▸ **YOUR INSTRUCTIONS**: Give every line of the data again, unchanged, but with no pictures.

▸ **DATASET EXTRACT**:
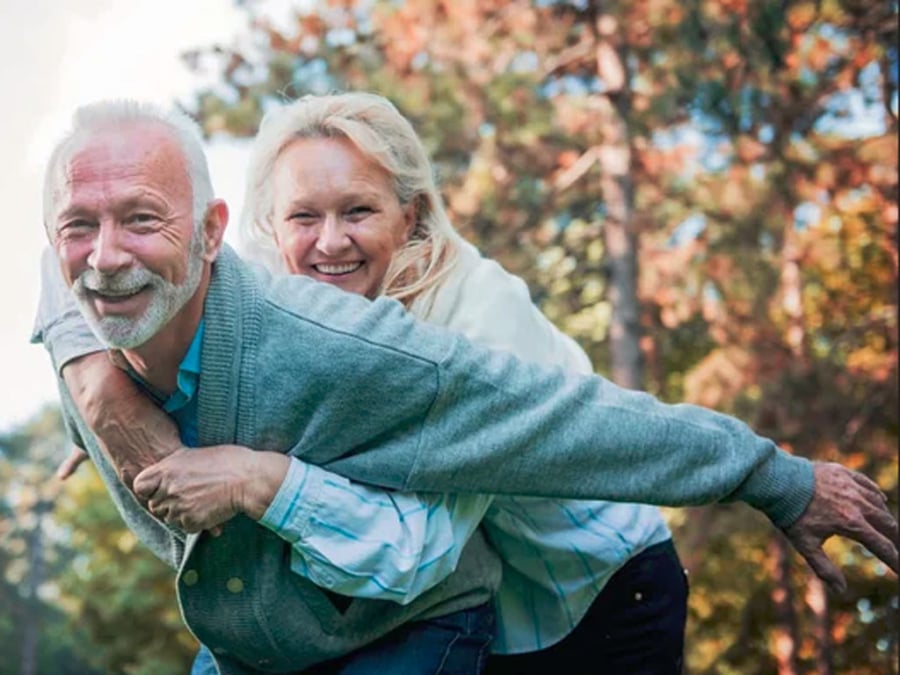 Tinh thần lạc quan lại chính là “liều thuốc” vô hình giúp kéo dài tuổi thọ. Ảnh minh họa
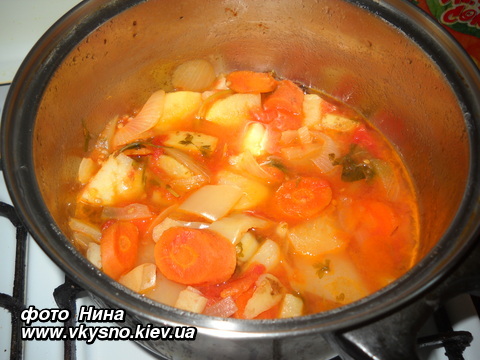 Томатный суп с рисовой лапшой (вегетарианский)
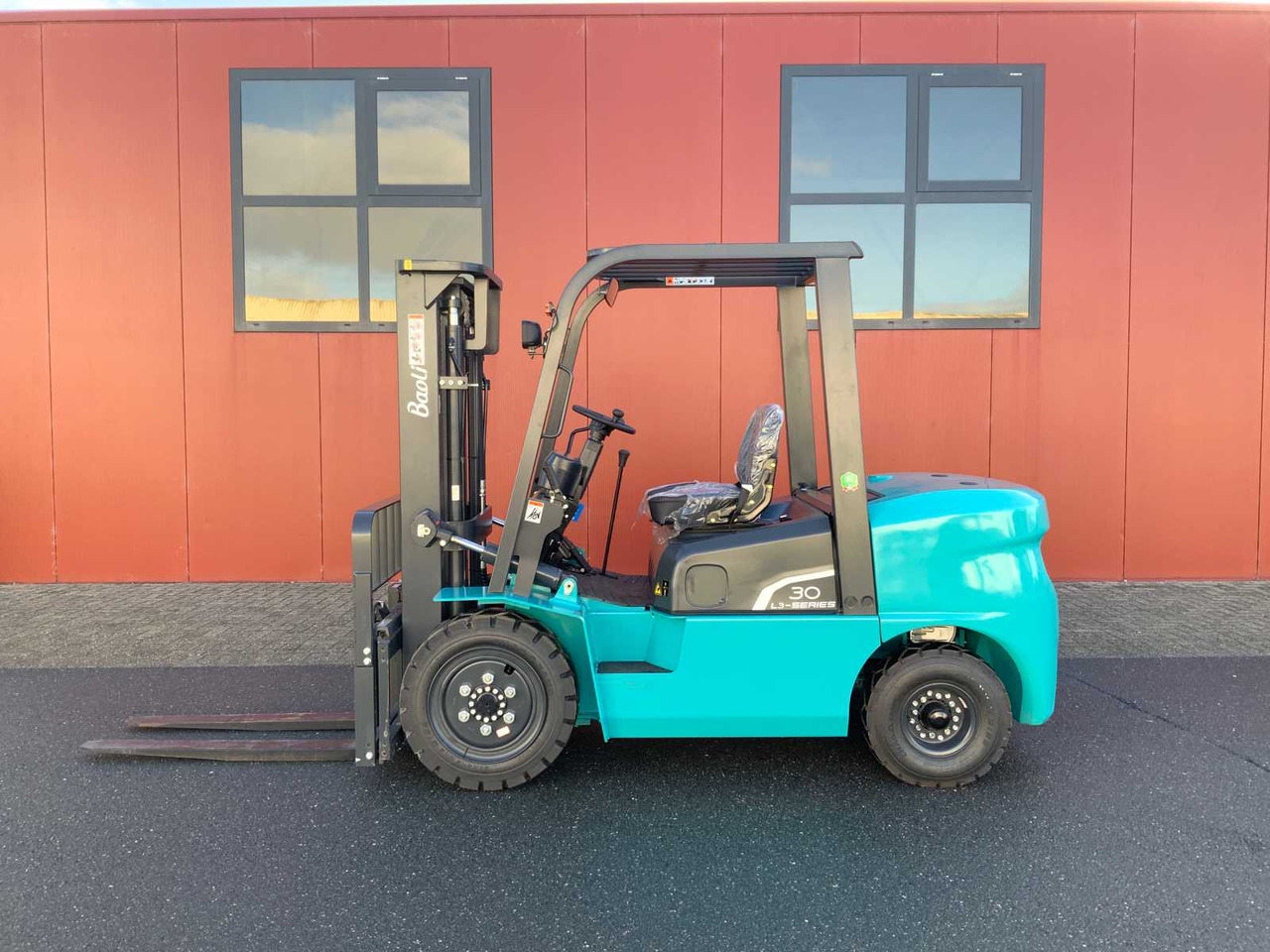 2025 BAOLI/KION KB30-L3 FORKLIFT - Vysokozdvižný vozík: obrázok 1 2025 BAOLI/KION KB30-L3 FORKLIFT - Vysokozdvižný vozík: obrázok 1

▸ **RESPONSE BOX**:
 Tinh thần lạc quan lại chính là “liều thuốc” vô hình giúp kéo dài tuổi thọ. Ảnh minh họa
 Томатный суп с рисовой лапшой (вегетарианский)
 2025 BAOLI/KION KB30-L3 FORKLIFT - Vysokozdvižný vozík: obrázok 1 2025 BAOLI/KION KB30-L3 FORKLIFT - Vysokozdvižný vozík: obrázok 1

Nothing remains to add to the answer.